= Aufgaben =
• A. Welchen Beruf übte Bourdain laut dem folgenden Textauszug über Bourdain früher aus?
• B. Gib aus dem folgenden Textauszug über Bourdain einen Abschnitt wortgetreu wieder. Setze bei den Worten „Bourdains Haussender CNN“ ein und höre nach den Worten „Auslöser? Bislang unbekannt.“ auf.

= Textauszug =
####################

Bourdain war ein Entdecker. Von Menschen. Und Regionen. Von ihren Geheimnissen. Und Schicksalen. Dass und wie er sich die Welt über die Landesküche erschloss, immer neugierig, immer empathisch, offen selbst für die seltsamsten Dinge, machte den ehemaligen New Yorker Chef-Koch zu einer moralischen Institution.

Bourdains Haussender CNN trauert

Umso größer der Schock: Der 61-Jährige hat sich nach Angaben seines Arbeitgebers bei Dreharbeiten für eine neue Sendereihe in Straßburg in seinem Hotelzimmer das Leben genommen. Ein befreundeter Koch fand ihn am Freitag leblos. Auslöser? Bislang unbekannt.

####################

Gesammelte Daten:
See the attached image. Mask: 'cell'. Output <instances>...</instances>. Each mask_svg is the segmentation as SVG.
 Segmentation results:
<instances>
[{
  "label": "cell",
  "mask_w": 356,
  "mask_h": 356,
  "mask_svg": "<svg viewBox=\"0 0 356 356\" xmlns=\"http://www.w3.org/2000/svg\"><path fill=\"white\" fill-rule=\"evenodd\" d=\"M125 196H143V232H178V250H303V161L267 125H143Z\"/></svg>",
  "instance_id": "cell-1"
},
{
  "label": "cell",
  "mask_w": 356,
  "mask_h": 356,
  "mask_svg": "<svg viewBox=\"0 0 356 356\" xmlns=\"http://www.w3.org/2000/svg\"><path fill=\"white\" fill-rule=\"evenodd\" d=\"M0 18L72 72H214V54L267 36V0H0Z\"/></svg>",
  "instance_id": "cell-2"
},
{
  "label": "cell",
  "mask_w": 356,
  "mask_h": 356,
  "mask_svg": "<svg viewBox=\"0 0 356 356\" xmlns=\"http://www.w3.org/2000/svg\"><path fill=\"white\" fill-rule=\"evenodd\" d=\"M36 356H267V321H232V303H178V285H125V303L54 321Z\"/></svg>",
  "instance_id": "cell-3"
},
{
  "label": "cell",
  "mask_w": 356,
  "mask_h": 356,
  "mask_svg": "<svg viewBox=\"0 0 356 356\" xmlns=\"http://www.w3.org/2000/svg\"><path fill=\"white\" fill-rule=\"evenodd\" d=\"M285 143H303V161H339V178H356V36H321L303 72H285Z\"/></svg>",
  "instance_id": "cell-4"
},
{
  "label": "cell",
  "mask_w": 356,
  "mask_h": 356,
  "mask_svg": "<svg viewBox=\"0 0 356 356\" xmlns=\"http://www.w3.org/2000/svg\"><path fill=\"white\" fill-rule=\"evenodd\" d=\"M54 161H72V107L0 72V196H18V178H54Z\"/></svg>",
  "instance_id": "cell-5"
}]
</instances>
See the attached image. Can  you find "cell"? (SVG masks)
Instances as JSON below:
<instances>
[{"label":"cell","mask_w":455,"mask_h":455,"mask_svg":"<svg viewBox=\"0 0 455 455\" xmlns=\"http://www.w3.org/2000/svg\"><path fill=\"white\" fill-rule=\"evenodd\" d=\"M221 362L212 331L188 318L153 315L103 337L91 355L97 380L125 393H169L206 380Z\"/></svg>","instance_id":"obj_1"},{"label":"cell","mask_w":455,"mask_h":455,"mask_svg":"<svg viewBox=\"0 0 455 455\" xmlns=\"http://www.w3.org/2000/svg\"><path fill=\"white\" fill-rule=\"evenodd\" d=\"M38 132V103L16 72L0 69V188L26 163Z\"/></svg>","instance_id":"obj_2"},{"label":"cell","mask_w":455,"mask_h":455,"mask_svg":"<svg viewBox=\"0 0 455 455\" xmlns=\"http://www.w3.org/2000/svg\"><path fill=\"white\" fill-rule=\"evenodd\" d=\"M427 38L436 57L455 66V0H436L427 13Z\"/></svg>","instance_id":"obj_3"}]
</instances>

####################

= Antworten je Aufgabe =
• A. Er war Chef-Koch in New York.

• B.
Bourdains Haussender CNN trauert

Umso größer der Schock: Der 61-Jährige hat sich nach Angaben seines Arbeitgebers bei Dreharbeiten für eine neue Sendereihe in Straßburg in seinem Hotelzimmer das Leben genommen. Ein befreundeter Koch fand ihn am Freitag leblos. Auslöser? Bislang unbekannt.